● **WORK ORDER**: The line containing "genus: Leopardus" marks the end: quote every line from the start of the records below through it, word for word.

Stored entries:

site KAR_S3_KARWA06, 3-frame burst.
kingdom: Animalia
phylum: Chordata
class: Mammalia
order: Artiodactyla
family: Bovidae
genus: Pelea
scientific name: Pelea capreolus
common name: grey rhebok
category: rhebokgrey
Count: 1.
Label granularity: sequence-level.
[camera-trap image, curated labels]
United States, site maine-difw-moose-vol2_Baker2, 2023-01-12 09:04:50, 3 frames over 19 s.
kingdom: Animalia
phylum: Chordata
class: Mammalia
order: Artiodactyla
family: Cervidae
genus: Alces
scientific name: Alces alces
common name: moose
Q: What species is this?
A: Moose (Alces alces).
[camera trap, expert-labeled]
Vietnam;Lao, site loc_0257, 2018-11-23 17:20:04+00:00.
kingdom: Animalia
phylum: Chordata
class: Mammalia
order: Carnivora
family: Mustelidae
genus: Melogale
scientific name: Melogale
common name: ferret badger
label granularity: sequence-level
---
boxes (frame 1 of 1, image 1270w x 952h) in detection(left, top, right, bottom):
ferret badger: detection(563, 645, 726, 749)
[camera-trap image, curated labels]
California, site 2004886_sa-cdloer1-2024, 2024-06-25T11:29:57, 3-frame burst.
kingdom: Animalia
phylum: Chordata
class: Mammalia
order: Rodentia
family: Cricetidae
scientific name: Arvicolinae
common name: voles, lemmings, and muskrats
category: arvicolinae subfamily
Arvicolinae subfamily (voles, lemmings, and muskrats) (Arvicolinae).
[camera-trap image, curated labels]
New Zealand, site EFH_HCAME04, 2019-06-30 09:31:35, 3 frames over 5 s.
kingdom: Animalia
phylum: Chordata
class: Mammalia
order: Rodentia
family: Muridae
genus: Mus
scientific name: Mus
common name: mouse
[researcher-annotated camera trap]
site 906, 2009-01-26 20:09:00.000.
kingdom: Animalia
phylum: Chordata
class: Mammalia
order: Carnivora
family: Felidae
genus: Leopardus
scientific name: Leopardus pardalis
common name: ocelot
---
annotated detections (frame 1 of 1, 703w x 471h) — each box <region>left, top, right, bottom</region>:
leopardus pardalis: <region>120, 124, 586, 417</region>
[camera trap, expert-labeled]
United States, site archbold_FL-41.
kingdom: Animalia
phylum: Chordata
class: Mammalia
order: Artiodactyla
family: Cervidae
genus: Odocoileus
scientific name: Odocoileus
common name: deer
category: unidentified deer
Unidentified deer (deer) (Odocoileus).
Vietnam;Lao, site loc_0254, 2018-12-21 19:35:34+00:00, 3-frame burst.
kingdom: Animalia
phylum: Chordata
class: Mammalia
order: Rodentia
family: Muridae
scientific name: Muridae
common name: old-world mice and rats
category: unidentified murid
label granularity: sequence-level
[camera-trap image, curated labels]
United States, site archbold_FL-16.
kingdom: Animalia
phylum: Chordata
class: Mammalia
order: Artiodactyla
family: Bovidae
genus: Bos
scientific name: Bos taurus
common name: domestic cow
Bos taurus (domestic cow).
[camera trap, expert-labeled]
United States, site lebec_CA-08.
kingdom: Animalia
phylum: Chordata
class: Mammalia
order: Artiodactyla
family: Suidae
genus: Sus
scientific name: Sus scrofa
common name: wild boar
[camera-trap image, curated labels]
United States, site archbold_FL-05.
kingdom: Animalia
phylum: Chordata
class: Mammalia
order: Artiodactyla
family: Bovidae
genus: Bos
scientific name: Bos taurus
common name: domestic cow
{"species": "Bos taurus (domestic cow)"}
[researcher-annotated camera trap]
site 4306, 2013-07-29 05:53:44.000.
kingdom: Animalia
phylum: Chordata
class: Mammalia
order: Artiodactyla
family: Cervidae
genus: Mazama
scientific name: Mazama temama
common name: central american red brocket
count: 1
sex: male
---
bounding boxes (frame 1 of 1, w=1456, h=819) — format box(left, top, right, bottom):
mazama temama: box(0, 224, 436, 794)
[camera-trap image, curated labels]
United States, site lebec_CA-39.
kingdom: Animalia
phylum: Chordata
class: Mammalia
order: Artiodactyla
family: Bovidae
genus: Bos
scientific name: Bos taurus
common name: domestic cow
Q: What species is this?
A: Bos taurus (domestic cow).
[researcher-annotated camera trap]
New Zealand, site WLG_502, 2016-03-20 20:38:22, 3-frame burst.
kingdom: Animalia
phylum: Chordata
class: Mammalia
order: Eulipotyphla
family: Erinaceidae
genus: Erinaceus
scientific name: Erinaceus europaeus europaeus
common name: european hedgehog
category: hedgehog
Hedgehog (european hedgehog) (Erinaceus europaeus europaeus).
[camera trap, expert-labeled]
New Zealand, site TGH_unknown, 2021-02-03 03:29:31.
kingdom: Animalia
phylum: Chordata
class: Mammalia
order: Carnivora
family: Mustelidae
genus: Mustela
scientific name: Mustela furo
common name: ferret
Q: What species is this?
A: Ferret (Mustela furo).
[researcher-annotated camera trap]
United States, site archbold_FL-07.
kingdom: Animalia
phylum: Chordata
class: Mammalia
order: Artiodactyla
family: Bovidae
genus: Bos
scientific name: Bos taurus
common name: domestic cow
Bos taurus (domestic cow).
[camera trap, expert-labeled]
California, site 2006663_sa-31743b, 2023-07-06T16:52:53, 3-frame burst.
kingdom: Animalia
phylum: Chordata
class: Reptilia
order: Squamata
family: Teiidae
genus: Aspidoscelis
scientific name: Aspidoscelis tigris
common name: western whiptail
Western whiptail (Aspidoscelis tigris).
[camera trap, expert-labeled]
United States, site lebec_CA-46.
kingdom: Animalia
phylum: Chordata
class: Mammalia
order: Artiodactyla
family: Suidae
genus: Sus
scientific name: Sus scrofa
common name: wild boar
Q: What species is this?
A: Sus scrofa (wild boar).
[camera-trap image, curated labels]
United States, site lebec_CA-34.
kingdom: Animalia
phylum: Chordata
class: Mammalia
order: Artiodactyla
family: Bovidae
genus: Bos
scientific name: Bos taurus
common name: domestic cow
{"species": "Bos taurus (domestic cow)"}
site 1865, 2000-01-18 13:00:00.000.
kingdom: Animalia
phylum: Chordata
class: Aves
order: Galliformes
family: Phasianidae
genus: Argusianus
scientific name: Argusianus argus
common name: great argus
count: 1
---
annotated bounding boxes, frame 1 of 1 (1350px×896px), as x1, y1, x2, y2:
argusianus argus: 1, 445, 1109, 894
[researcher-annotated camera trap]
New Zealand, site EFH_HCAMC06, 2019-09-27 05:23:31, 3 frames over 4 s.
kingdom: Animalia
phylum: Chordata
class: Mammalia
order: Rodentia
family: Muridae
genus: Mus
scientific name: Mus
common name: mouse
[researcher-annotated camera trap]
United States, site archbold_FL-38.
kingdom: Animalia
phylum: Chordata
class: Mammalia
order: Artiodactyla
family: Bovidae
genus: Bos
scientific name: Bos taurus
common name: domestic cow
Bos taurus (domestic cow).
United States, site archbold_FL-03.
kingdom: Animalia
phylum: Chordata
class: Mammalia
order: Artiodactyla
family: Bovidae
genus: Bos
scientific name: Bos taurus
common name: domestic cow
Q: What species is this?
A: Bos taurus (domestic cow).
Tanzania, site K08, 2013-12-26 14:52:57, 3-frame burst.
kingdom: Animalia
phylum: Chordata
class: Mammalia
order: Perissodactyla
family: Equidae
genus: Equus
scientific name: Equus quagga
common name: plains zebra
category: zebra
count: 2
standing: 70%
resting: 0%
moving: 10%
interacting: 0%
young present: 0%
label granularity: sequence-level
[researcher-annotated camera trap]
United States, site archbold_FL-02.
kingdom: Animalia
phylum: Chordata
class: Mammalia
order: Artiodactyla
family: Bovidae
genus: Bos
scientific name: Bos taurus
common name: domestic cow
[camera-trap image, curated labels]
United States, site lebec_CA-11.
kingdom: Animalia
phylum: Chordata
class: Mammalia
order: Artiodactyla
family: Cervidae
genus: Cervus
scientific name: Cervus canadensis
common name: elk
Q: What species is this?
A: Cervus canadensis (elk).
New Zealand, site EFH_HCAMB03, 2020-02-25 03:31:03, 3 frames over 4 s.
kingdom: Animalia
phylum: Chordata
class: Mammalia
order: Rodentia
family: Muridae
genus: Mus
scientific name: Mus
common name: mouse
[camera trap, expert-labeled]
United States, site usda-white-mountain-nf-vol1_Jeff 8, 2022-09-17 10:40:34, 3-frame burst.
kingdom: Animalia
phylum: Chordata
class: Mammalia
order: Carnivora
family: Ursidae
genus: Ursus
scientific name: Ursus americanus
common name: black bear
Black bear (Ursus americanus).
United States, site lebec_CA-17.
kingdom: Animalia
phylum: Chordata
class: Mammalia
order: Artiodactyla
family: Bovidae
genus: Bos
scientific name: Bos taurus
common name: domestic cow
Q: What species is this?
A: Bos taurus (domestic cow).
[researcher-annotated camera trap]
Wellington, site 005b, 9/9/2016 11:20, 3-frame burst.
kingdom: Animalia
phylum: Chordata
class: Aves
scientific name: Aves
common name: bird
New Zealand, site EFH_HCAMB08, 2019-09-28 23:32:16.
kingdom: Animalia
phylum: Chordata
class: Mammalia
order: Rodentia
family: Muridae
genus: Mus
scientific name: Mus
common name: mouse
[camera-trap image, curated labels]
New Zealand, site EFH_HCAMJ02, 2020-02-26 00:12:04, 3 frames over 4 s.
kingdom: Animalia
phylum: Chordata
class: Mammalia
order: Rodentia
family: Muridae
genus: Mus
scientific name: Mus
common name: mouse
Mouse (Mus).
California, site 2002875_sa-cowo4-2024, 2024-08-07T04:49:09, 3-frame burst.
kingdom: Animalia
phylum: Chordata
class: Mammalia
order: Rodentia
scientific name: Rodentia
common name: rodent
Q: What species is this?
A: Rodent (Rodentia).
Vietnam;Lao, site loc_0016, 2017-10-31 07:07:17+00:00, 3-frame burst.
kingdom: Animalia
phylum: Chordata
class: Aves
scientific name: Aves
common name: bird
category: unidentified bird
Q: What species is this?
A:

● **RESPONSE BELOW**:
site KAR_S3_KARWA06, 3-frame burst.
kingdom: Animalia
phylum: Chordata
class: Mammalia
order: Artiodactyla
family: Bovidae
genus: Pelea
scientific name: Pelea capreolus
common name: grey rhebok
category: rhebokgrey
Count: 1.
Label granularity: sequence-level.
[camera-trap image, curated labels]
United States, site maine-difw-moose-vol2_Baker2, 2023-01-12 09:04:50, 3 frames over 19 s.
kingdom: Animalia
phylum: Chordata
class: Mammalia
order: Artiodactyla
family: Cervidae
genus: Alces
scientific name: Alces alces
common name: moose
Q: What species is this?
A: Moose (Alces alces).
[camera trap, expert-labeled]
Vietnam;Lao, site loc_0257, 2018-11-23 17:20:04+00:00.
kingdom: Animalia
phylum: Chordata
class: Mammalia
order: Carnivora
family: Mustelidae
genus: Melogale
scientific name: Melogale
common name: ferret badger
label granularity: sequence-level
---
boxes (frame 1 of 1, image 1270w x 952h) in detection(left, top, right, bottom):
ferret badger: detection(563, 645, 726, 749)
[camera-trap image, curated labels]
California, site 2004886_sa-cdloer1-2024, 2024-06-25T11:29:57, 3-frame burst.
kingdom: Animalia
phylum: Chordata
class: Mammalia
order: Rodentia
family: Cricetidae
scientific name: Arvicolinae
common name: voles, lemmings, and muskrats
category: arvicolinae subfamily
Arvicolinae subfamily (voles, lemmings, and muskrats) (Arvicolinae).
[camera-trap image, curated labels]
New Zealand, site EFH_HCAME04, 2019-06-30 09:31:35, 3 frames over 5 s.
kingdom: Animalia
phylum: Chordata
class: Mammalia
order: Rodentia
family: Muridae
genus: Mus
scientific name: Mus
common name: mouse
[researcher-annotated camera trap]
site 906, 2009-01-26 20:09:00.000.
kingdom: Animalia
phylum: Chordata
class: Mammalia
order: Carnivora
family: Felidae
genus: Leopardus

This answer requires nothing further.